--- START ---

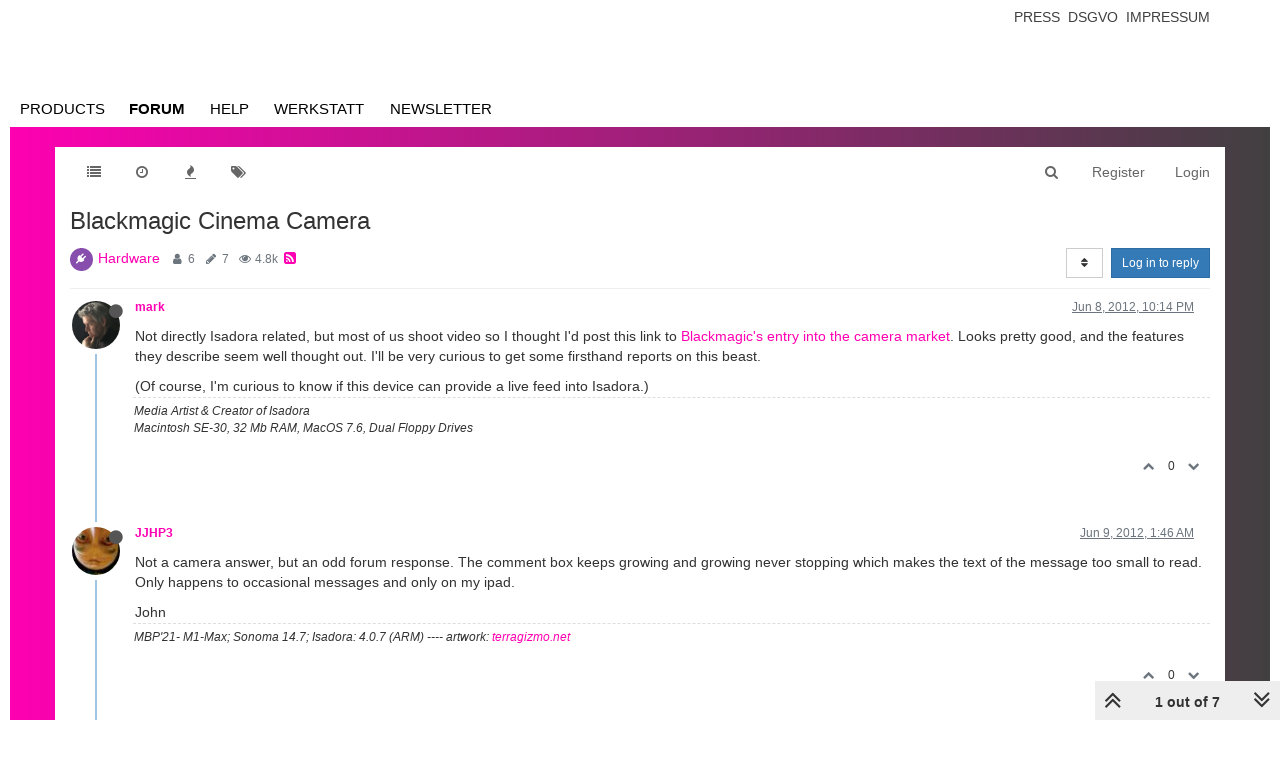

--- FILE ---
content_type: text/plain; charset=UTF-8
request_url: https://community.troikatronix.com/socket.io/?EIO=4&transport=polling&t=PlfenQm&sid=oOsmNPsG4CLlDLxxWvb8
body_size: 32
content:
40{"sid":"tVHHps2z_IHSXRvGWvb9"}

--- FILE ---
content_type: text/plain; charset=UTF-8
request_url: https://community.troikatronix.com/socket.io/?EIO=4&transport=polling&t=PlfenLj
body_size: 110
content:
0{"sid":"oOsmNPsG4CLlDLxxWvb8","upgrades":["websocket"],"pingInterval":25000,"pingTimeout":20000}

--- END ---

**EXERCISE OBJECTIVE:** A faithful copy of the data is required: each word kept, each picture omitted.

**THE ANSWER:**
--- FILE ---
content_type: text/plain; charset=UTF-8
request_url: https://community.troikatronix.com/socket.io/?EIO=4&transport=polling&t=PlfenQm&sid=oOsmNPsG4CLlDLxxWvb8
body_size: 32
content:
40{"sid":"tVHHps2z_IHSXRvGWvb9"}

--- FILE ---
content_type: text/plain; charset=UTF-8
request_url: https://community.troikatronix.com/socket.io/?EIO=4&transport=polling&t=PlfenLj
body_size: 110
content:
0{"sid":"oOsmNPsG4CLlDLxxWvb8","upgrades":["websocket"],"pingInterval":25000,"pingTimeout":20000}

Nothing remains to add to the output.